では、現在のシニア世代の実情を少し見てみましょう。
総務省統計局では、2024年9月15日現在、65歳以上の高齢者は3625万人と過去最多になりました。総人口に占める割合は29.3%と、これも過去最高です。高齢者の就業者数も914万人と過去最多で、高齢者の4人に1人はなんらかの仕事に就いています。
この内訳を年齢階級別に見ると、65〜69歳の就業率は10年連続で伸び続けています。2021年にははじめて50%を超えて2023年に52%となり、65歳を過ぎてなお半数以上の人が働いていることが見てとれます。みなさんのまわりの先輩たちを見てもお分かりだと思いますが、今では60歳で仕事を辞める人のほうが少数なのです。
70〜74歳も5年連続で上昇し、34%と約3人に1人の就業率を示しています。
実際、年金制度も「定年なき時代」を想定して制度が何度も改正され、現在は、働いていても厚生年金と合わせた収入が月額50万円を超えなければ年金を満額もらえるようになっています。つまり、働いても年金をカットされないわけです。
今や働くかどうかの岐路は70歳からで、60歳で働くのをやめるのは現実的ではなくなりました。健康であるかぎり、働き方を変えながらも何歳になっても働き続ける。これが当たり前の世の中が到来しているのです。
「忙しいから」と何もしなければあっというまに60歳に!
みなさんの多くは会社の中で与えられた役割を全うすることに人生の多くを費やしているはずです。給料をもらっている以上、決められたことをする。それは会社員としては間違っていません。
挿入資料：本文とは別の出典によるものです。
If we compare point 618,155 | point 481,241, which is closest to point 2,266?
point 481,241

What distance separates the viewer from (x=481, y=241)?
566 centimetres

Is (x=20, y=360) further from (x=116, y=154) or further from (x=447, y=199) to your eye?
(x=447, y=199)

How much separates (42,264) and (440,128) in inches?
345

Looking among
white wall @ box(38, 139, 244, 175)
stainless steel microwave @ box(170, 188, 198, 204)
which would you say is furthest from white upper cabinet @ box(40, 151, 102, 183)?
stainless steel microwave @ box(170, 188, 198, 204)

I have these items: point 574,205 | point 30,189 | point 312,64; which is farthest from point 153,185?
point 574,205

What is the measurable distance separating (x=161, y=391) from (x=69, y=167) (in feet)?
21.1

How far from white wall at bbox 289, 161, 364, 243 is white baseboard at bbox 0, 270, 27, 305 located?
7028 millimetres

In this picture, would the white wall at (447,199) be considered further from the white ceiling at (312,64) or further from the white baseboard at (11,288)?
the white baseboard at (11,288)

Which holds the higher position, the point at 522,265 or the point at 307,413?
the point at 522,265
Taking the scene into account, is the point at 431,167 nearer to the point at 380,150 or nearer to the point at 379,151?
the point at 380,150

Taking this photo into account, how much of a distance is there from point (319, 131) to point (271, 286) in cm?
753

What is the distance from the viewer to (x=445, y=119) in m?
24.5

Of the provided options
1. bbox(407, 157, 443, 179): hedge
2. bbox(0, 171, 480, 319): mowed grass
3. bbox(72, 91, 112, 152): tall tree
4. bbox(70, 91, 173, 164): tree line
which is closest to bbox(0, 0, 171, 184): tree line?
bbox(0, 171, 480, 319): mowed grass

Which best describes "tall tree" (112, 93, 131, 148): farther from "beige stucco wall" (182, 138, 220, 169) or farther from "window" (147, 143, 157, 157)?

ただ、会社の役割に忠実になるあまり、日本人の多くは会社と自分を同一視し、会社人間として生きる傾向が強いともいえます。そのため定年世代になって(60歳以上)、再雇用など働き方が変わると、今まで自分を支えていた基盤を失い、喪失感を抱く人が少なくありません。
たとえば、医者の場合、50代で人生を考え直して、準備すれば60歳前後で自分の道を進み、開業できます。そこから人気のクリニックも目指せますが、70歳過ぎだと、いくら元大学教授でも難しいでしょう。新たなビジネスや私のような文筆など別の世界でデビューするならなおのこと難しくなるはずです。
私も長年、老年精神医学に取り組んできましたが、定年前の社会的地位の高い人に限って、引退後の適応が難しい傾向にあります。第二の人生を見出すのが困難な人が多いですし、うつのようになる人も少なくありません。
ですから、50代のうちから、「60歳になったときに会社の看板がなくなっても何ができるか」を考えてみてください。「忙しいから」といって何もしなければあっというまに60歳を迎えます。一日も早く、これまでのキャリアや肩書に固執するのではなく、ゼロベースで自分に何ができるのか、何をしたいのかを考え直すことが大切です。
50代になれば社会のしくみも理解していますし、自分の性格や向き不向きも把握しているはずです。体力もまだあります。第二の人生の針路を定めるには最適な年代です。